Document.AI is unusable bad in a conversation style, but really good when wired up to a simple pipeline as "replacement" for OCR or for indexing "meaning" from documents (I'm experimenting with it for my administration, to get invoices, contracts etc into a search tool).

I presume there are many others like it.

So, what you describe, is already in place. I guess mostly the "interfaces" are missing for you, or hard to discover maybe?

For example, a dedicated model with tool I'd like, is some "shell" -a zsh or bash fork or some wrapper- backed with a dedicated model, trained for "commandline interaction".
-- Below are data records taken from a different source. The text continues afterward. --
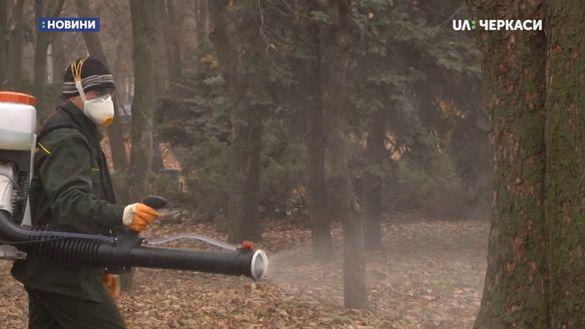 Комунальники готують до зими черкаські парки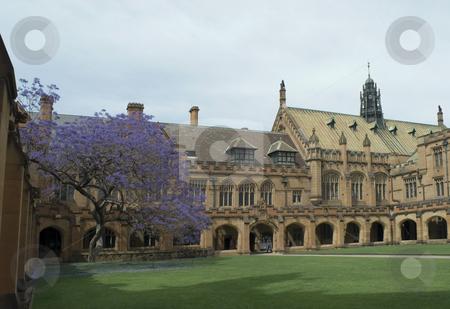 Sydney University Quadrangle stock photo, Gothic revival architecture at sydney university, australia by Stephen Gibson
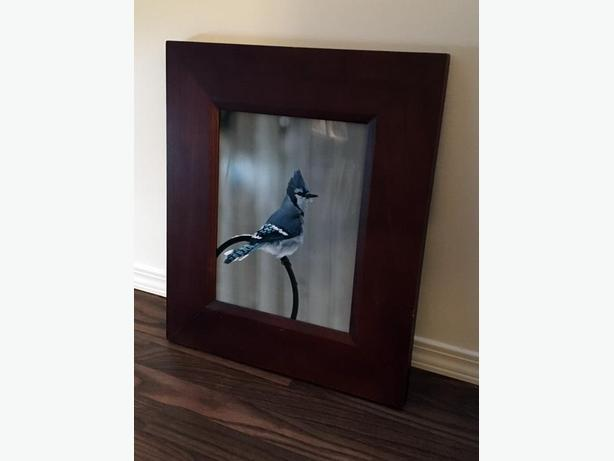Framed Bluejay Photo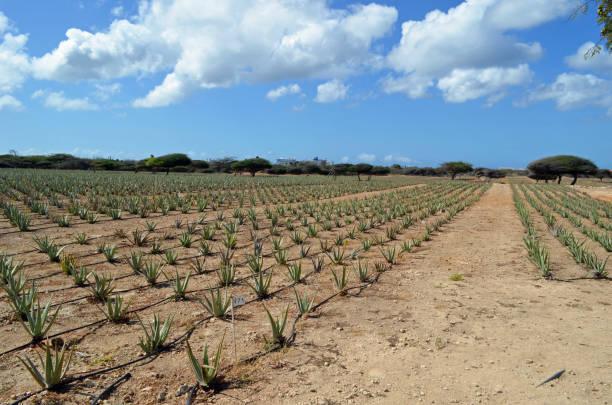 Aruba Aloe Vera Farm stock photo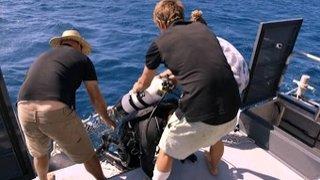Watch Shark Week Season 2015 Episode 11 - Sharksanity: The Ret... Online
Where instead of "git commit --fixup=[opens another terminal to git log the relevant entry]", we can "git fixup the commit that fixes full names" or "ffmpeg convert some.mov to mp4 without sound but keep quality and ratio etc". Or "run any valid tar command - you have ten seconds".

I'm now using the way too heavy "devstral" for these tasks. I don't need it reasoning, conversing, apologising. I need it translating my requests into commands, then showing these to me so I can deny/allow/whitelist/blacklist them and then run them - to interpret *and show me* errors and suggest improvements or fixes etc.

Same for - indeed - translation, writing draft mails, reading documents, etc: I don't need to converse with it. I want to have buttons, shortcuts, "tab complete" etc that's "smart" enough to understand what I need and want, preferably tunable by editing "system prompts" or such and then get out of my way.

I think the company that figures this out for my IDE will win the competition-race of "AI coding tools".

Just today, I found, zed presented a button "git conflict found, resolve with AI" . When pressed, it did start a conversational thread, but its a step in the right direction.